1 Een lofzang. Gij ganse aarde! juicht den HEERE. 2 Dient den HEERE met blijdschap, komt voor Zijn aanschijn met vrolijk gezang. 3 Weet, dat de HEERE is God; Hij heeft ons gemaakt (en niet wij), Zijn volk en de schapen Zijner weide. 4 Gaat in tot Zijn poorten met lof, in Zijn voorhoven met lofgezang; looft Hem, prijst Zijn Naam. 5 Want de HEERE is goed; Zijn goedertierenheid is in der eeuwigheid, en Zijn getrouwheid van geslacht tot geslacht.
Onze welzalige God moet aanbeden worden door een welzalig volk; een vrolijk gemoed past bij Zijn natuur, Zijn daden, en de dankbaarheid die wij dienen te koesteren voor Zijn gunstbewijzen. In elk land is Jehova’s goedheid te zien, daarom moet Hij in elk land geprezen worden. De wereld zal pas zijn zoals hij bedoeld is als hij met één eenstemmige juichkreet de enige God aanbidt. De hier verwoorde uitnodiging om te aanbidden is niet zwaarmoedig, alsof aanbidding een begrafenisachtige plechtigheid zou zijn, maar een vrolijke opwekking, alsof wij worden genood op een bruiloft. In ons eerbetoon moeten wij ons bewust zijn van de aanwezigheid van God, en Hem naderen door een geestelijke inspanning.
Dat is een daad die voor ieder hart dat de juiste instelling heeft, met grote ernst gepaard gaat. Tegelijkertijd moet het niet gebeuren in slaafse vrees; daarom komen wij niet met geklaag en geween bij Hem, maar met psalmen en liederen. Zingen moet, aangezien het zowel een vreugdevolle als een gelovige bezigheid is, een vaste wijze zijn om God te naderen. De gelijkmatige, welluidende en overtuigde uiting van lof door een samenkomst van werkelijk gelovige mensen is niet alleen maar betamelijk, het is ook heerlijk, en een passende voorproef van de aanbidding in de hemel, waar het gebed is opgegaan in de lof, die de enige wijze van aanbidden is geworden.

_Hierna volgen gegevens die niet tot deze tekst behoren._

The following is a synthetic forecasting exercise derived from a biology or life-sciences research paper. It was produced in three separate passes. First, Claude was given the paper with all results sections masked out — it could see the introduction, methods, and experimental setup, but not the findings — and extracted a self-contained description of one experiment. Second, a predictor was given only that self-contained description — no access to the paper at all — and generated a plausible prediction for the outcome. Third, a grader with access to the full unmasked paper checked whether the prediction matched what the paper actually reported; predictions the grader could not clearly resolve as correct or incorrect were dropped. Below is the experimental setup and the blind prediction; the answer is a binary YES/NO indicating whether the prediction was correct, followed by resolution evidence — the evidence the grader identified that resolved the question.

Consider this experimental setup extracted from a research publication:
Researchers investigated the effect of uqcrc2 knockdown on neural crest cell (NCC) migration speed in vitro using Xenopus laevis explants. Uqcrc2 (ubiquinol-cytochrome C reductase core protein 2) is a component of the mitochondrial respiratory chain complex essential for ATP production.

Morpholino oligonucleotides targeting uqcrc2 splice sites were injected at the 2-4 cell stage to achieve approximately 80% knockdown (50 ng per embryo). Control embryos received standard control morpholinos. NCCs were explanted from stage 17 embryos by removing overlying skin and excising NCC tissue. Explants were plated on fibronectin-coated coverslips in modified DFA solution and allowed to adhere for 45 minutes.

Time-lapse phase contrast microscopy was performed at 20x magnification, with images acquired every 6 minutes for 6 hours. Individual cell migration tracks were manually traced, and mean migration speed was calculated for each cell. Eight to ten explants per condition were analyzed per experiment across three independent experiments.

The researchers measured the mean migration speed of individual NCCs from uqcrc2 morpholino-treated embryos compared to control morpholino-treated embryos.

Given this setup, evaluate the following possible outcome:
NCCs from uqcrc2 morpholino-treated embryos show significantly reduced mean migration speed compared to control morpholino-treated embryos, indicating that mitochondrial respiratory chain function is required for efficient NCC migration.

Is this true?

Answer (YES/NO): YES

Alleen van hen die daadwerkelijk Zijn godheid erkennen is te verwachten dat zij aangename lof brengen. Zou het schepsel zijn Maker niet huldigen? Sommige mensen leven alsof zij zichzelf gemaakt hebben; ze noemen zich ‘selfmade’, en zij aanbidden hun vermeende schepper; maar christenen erkennen de oorsprong van hun zijn en welzijn, en eisen niet voor zichzelf de eer op voor hetzij hun zijn, hetzij wat zij zijn. Noch wat onze schepping, noch wat onze herschepping betreft durven wij ook maar een vinger te leggen op de eer, want dat is het exclusieve recht en eigendom van de Almachtige.
De filosofie heeft zich hard ingespannen om te bewijzen dat alle dingen uit atomen zijn ontwikkeld, of, met andere woorden, zichzelf hebben gemaakt. Als deze theorie ooit aanhangers zal vinden, is er beslist geen reden meer om de bijgelovigen van goedgelovigheid te beschuldigen. De hoeveelheid geloof die nodig is om dit dogma van het scepticisme te aanvaarden, is namelijk wel duizendmaal zo groot als zelfs die welke nodig is voor een dwaas geloof in een knipogende madonna en een glimlachend kindeke Jezus. Wat ons betreft, wij vinden het veel makkelijker te geloven dat de Heere ons gemaakt heeft dan dat wij ontwikkeld werden door een lange keten natuurlijke selecties uit zwevende atomen die zichzelf vormden.
‘De Heere is goed. ’ Dit vat Zijn wezen samen en bevat een massa redenen tot lof. Hij is goed, genadig, vriendelijk, weldadig, liefdevol; ja, God is liefde. Hij die de Goede niet prijst, is zelf niet goed. Ons hart springt op van vreugde terwijl wij ons buigen voor Een Die nooit Zijn Woord gebroken heeft of Zijn doel gewijzigd.
Overweging:
Het is een teken dat de olie van de genade in het hart is gegoten als de ‘olie der vreugde’ glanst op het gelaat.